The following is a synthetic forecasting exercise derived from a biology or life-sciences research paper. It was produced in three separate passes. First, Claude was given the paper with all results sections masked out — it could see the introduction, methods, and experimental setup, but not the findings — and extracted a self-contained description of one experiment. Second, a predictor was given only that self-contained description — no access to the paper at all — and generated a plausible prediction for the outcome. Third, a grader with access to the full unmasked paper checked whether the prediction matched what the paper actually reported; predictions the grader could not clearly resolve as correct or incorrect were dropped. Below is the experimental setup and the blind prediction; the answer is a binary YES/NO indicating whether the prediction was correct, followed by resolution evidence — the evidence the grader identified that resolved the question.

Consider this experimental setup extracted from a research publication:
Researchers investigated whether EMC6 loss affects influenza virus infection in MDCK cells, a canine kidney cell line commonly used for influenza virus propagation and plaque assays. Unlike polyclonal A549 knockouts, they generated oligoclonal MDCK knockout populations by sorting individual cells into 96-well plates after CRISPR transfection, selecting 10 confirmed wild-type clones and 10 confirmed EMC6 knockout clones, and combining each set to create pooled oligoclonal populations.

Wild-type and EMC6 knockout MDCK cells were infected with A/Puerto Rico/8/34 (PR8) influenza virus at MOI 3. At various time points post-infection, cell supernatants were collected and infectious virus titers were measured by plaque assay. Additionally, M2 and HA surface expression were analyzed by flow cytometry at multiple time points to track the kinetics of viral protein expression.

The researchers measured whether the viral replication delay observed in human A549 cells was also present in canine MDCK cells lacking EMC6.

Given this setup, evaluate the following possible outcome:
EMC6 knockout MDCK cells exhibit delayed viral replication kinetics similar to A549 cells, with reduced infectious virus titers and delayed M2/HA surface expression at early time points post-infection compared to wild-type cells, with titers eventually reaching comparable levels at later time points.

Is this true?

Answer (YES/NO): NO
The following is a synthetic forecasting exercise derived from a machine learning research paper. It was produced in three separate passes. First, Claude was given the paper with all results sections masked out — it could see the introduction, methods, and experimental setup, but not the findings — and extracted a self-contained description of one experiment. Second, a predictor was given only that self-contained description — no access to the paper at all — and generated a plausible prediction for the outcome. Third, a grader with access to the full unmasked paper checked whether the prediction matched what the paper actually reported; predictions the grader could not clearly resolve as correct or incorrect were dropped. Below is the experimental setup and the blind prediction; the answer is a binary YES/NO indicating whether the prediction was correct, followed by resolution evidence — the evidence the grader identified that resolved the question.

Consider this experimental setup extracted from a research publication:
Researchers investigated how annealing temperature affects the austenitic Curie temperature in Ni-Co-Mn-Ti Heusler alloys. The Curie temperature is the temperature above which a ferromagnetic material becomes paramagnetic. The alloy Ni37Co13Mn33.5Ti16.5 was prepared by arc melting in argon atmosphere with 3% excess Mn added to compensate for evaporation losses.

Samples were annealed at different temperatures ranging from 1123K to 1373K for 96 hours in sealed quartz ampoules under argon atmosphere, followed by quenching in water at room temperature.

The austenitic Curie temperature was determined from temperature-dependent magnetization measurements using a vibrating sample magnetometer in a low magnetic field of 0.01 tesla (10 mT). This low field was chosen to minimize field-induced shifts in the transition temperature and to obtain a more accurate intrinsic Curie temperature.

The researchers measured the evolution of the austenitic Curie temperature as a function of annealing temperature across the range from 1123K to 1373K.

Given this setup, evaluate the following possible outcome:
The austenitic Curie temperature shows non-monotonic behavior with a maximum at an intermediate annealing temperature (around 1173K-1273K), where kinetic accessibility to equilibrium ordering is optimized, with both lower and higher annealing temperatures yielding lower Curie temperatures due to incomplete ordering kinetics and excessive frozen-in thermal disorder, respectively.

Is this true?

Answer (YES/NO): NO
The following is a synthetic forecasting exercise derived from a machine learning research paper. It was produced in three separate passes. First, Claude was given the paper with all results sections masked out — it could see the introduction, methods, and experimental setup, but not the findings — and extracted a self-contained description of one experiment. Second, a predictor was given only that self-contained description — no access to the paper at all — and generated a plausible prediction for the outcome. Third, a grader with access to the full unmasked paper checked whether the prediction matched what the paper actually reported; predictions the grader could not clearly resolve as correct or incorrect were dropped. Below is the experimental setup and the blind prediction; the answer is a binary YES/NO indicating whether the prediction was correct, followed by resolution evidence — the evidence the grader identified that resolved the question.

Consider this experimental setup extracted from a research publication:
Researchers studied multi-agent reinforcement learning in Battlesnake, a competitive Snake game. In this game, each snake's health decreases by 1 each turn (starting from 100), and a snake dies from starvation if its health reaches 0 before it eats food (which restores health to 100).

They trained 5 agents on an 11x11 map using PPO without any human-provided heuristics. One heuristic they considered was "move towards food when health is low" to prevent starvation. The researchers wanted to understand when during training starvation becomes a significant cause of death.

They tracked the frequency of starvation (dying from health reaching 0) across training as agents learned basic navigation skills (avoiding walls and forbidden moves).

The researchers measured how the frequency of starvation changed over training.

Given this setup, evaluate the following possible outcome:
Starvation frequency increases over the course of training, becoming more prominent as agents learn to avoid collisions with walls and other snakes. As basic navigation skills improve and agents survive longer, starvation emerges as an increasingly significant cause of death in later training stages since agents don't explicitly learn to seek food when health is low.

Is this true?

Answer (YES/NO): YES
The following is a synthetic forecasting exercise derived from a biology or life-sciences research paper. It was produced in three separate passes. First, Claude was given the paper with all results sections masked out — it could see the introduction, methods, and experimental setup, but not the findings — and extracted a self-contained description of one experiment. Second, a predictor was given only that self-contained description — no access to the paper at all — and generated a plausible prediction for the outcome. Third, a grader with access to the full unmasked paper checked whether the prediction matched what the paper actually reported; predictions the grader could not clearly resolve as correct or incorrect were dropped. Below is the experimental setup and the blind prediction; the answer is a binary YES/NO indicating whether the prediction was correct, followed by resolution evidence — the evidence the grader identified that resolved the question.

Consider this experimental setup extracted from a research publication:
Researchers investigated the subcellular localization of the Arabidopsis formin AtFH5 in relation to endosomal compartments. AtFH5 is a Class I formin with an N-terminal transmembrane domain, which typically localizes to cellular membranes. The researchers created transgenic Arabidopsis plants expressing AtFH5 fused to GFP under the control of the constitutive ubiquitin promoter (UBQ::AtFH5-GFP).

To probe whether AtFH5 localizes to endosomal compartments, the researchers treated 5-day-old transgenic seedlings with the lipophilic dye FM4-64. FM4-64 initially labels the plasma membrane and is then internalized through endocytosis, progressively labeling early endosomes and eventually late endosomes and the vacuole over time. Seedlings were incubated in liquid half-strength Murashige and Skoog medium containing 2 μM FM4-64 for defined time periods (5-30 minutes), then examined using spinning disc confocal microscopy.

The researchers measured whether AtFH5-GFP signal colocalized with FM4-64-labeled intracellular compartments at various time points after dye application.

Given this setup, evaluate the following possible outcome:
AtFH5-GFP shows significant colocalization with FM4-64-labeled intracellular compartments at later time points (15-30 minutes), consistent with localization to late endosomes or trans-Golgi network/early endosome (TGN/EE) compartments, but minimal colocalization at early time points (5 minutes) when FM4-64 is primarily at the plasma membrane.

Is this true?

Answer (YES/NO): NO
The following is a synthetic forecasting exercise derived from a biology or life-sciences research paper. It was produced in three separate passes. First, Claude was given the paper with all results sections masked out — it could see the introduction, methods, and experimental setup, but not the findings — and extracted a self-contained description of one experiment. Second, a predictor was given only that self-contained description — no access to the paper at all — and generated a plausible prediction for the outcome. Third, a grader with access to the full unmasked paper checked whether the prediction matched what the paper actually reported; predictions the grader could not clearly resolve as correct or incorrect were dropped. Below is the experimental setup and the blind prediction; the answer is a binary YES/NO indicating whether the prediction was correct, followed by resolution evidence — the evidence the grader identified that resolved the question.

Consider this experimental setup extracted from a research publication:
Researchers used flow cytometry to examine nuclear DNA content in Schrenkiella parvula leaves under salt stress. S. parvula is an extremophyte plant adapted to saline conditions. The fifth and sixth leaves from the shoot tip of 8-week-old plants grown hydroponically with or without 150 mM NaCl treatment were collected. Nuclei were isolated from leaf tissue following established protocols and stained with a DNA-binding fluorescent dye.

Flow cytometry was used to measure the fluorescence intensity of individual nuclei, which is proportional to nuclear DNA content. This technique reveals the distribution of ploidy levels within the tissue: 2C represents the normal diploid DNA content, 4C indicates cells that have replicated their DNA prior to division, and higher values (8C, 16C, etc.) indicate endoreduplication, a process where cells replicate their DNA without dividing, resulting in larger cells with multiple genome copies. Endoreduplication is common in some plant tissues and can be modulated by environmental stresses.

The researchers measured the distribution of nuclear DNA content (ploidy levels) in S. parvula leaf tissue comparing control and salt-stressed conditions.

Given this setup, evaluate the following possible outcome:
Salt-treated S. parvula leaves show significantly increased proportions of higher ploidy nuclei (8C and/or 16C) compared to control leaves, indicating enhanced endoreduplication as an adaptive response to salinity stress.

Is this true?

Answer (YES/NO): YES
....
» Task prompt: Go through the records line by line, and copy each line that holds the string "labeled".

» Task result:
The researchers measured whether AtFH5-GFP signal colocalized with FM4-64-labeled intracellular compartments at various time points after dye application.
AtFH5-GFP shows significant colocalization with FM4-64-labeled intracellular compartments at later time points (15-30 minutes), consistent with localization to late endosomes or trans-Golgi network/early endosome (TGN/EE) compartments, but minimal colocalization at early time points (5 minutes) when FM4-64 is primarily at the plasma membrane.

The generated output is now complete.